Smart contract design.
Execution has a price.
My bachelor's thesis studied whether the way an Ethereum program is designed-not only how each line is written-can make its transactions more expensive.
Optimization starts before the first line of code.
Running a smart contract costs gas, which users pay as a transaction fee. Most optimization work looks at individual coding mistakes, such as unnecessary storage operations or repeated calculations.
My thesis looked one level higher: the design of the whole contract. Two functions can be almost identical but live inside systems with different roles, withdrawal methods, and lifecycle rules. I studied whether those surrounding decisions were linked to different costs.
Which recurring smart-contract design solutions are statistically associated with high gas execution costs?
Compare code that is almost identical.
The dataset contained 4,965 pairs of similar functions from real Ethereum contracts. I focused on 43 pairs that were more than 95% alike but had different execution costs. Keeping the function code nearly constant made the surrounding design easier to compare.
Manual comparison of those pairs generated candidate patterns. The broader validation stage then operated on 1,010 unique functions and their associated contracts.
Discover patterns manually, then test them at scale.
I grouped repeated differences into four areas: administrative roles, withdrawal methods, market lifecycle, and supporting functions. This produced 18 candidate design patterns.
I converted each pattern into a tested search rule and scanned the full dataset. Python prepared the comparisons, while Fisher's exact test in R measured whether each pattern had a meaningful association with higher cost.
Regex-based detectors across four design areas.
Automated scanning and contingency-table construction.
Association strength evaluated through p-values and odds ratios.
Six patterns showed a meaningful association.
Six of the 18 candidates were statistically associated with higher gas costs in this dataset. The measured odds ratios ranged from approximately 2.22 to 5.33.
A fund-redistribution pattern involving payable cross-contract interaction.
A full-balance withdrawal guarded by ownership checks.
Hard-coded role initialization and its storage implications.
Administrative state transitions around a restricted market phase.
The other 12 patterns had p-values above 0.05. The study therefore did not claim that every plausible design difference increases cost: absence of sufficient evidence was kept distinct from evidence of no effect.
Gas efficiency is also a design concern.
The findings suggest that developers should reason about gas consumption while defining roles, lifecycle transitions, fund movement, and contract boundaries-not only during low-level Solidity optimization.

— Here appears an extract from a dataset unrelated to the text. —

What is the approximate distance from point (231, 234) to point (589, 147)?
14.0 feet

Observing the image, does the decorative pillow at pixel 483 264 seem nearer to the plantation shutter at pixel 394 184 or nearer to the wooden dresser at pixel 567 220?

A practical continuation would turn the validated patterns into design guidelines or analysis tooling that flags potentially expensive architectural choices before deployment.
An association is not a universal rule.
The dataset represents a specific family of real contracts, many centered on token farming, sales, and market behavior. This limits generalization to other application domains. Regex detectors can also miss semantically equivalent patterns expressed through different syntax.
Future work should use broader multi-chain datasets, semantic code representations, and machine-learning-based detectors. The reported odds ratios quantify association inside this dataset; they are not guarantees that adding one pattern will multiply every transaction's gas consumption by the same factor.